In this work we ask three fundamental questions regarding the state of VLN: (a) How do you measure the “navigational” abilities of an embodied agent? (b) Is data collected in simulated environments for the task of VLN reflective of data collected in the real world? (c) Are the evaluation paradigms utilized by VLN satisfactory and reflective of how real world robots would be expected to operate?

To answer the first we introduce an open-source suite of experiments designed to analyze the navigational abilities of embodied agents. Here we define navigation to be a measure of an agent’s abilities to exploit information in regions of an environment it has seen before. Aside from the suite we also introduce new metrics to analyze an agent’s exploitative abilities. To answer the second question, we introduce the RobotSLANG benchmark, a real world dataset of human-generated dialog for robotic control. RobotSLANG stands as an alternative to simulator driven data collection and highlights fundamental differences between data collected in these two paradigms.
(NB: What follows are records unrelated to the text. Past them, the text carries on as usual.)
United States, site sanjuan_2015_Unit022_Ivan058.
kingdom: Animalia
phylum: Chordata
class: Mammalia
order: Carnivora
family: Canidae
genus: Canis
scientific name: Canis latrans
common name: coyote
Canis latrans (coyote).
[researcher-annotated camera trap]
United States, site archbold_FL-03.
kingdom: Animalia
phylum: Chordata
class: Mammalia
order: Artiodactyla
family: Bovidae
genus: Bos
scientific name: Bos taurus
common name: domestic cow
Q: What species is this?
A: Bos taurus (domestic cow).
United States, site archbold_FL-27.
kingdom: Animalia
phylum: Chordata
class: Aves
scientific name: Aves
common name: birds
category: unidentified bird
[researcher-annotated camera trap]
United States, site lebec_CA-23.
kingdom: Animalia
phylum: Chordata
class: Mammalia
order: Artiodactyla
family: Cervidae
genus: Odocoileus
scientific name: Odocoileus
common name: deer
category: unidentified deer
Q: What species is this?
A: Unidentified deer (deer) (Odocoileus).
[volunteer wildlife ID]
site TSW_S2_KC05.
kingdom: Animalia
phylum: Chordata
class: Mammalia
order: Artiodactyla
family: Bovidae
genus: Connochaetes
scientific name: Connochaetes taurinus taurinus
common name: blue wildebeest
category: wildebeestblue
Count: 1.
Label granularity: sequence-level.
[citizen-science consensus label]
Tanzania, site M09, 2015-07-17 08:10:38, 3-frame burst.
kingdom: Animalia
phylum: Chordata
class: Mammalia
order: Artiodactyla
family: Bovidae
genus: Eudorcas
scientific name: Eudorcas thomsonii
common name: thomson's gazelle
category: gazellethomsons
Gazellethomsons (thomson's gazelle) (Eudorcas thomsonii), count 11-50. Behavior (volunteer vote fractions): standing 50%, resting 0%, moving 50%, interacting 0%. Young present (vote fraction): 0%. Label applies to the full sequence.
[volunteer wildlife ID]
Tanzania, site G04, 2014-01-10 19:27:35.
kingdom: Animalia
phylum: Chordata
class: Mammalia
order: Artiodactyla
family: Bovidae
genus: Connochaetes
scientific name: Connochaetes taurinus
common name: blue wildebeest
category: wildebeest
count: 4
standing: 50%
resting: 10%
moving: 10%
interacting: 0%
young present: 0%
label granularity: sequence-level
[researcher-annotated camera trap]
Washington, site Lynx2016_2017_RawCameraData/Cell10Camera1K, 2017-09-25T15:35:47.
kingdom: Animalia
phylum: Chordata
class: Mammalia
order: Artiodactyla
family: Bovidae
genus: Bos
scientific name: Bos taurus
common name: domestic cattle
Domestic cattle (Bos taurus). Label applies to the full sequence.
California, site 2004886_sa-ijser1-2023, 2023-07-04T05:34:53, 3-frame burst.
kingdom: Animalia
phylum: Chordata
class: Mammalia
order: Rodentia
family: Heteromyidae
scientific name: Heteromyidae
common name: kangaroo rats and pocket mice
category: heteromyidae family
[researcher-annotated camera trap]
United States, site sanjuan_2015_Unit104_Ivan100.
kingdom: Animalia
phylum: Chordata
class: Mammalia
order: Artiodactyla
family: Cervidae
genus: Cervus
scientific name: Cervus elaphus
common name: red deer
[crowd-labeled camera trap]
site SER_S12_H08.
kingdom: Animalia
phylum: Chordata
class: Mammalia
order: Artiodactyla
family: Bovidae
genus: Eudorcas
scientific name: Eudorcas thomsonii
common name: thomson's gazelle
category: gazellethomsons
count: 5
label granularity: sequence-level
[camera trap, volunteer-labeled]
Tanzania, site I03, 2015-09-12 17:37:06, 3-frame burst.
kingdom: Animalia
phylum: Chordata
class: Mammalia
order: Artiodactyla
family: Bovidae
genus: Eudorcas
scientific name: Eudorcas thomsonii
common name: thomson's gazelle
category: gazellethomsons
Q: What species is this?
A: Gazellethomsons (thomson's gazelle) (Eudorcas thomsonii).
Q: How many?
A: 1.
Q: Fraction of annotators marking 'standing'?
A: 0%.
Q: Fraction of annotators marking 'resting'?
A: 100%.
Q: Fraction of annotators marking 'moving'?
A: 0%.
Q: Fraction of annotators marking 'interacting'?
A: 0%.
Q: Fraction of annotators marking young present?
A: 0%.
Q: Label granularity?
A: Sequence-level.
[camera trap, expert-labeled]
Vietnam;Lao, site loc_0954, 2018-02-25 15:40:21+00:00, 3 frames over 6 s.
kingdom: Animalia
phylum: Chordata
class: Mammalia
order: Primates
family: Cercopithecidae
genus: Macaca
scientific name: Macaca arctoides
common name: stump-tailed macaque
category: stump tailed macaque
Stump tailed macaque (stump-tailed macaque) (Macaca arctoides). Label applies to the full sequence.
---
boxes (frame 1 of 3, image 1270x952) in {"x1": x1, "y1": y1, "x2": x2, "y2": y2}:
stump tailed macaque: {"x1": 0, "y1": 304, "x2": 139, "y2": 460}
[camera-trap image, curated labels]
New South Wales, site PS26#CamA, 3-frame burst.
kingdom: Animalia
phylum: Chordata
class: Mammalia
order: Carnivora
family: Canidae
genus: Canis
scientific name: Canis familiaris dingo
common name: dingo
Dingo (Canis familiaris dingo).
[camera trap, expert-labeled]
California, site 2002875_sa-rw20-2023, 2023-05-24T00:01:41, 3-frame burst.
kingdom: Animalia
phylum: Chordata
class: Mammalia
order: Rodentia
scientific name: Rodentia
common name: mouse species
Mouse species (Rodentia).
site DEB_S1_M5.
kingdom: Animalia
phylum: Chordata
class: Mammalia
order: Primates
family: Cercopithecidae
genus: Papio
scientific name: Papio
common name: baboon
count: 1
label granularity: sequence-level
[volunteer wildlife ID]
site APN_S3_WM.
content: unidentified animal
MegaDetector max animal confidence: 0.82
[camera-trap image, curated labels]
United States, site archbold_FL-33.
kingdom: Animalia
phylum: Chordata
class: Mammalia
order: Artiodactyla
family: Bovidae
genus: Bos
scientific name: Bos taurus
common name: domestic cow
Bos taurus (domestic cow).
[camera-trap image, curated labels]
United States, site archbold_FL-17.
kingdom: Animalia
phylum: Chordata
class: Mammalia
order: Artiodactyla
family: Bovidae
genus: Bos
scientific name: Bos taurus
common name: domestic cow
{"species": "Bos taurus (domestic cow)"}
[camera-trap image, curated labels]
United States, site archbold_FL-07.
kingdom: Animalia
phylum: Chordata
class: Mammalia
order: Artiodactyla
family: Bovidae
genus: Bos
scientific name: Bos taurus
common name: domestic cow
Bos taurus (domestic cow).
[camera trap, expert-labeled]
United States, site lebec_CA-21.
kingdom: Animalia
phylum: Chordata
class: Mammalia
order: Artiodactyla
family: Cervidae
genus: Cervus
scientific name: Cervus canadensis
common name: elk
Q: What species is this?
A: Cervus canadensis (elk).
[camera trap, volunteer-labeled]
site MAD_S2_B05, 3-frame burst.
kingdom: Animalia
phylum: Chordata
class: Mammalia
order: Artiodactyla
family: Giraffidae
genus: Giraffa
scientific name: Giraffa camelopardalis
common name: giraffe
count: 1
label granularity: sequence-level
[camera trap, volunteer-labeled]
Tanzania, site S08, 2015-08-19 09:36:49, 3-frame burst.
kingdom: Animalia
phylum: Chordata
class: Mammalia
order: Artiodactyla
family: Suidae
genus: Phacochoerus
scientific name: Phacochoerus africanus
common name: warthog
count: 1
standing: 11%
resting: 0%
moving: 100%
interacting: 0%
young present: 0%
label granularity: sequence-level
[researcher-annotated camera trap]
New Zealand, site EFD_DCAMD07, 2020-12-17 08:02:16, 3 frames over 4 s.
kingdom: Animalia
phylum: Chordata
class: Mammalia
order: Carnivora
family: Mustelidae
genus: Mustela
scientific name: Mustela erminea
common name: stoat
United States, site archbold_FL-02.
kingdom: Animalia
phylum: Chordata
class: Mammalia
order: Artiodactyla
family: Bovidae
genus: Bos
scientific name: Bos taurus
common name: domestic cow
We introduce the tasks of Localization from Dialog History and Navigation from Dialog History which are learning problems that can be trained using this data. To answer the third question, we propose an update to the Vision-and-Language Navigation training and evaluation paradigm that encourages embodied agents to remember long-term consistencies in their environment and exploit this information as they attempt to follow instructions. The new paradigm, Iterative Vision and Language Navigation in Continuous Environments (I-VLN-CE) encourages the creation of models that are more similar to how robots would be expected to operate in real-world scenarios. We conclude with a discussion on how VLN can be improved and extended in future work with the hope that the days in which robots can communicate with us and be a part of our lives draws ever nearer.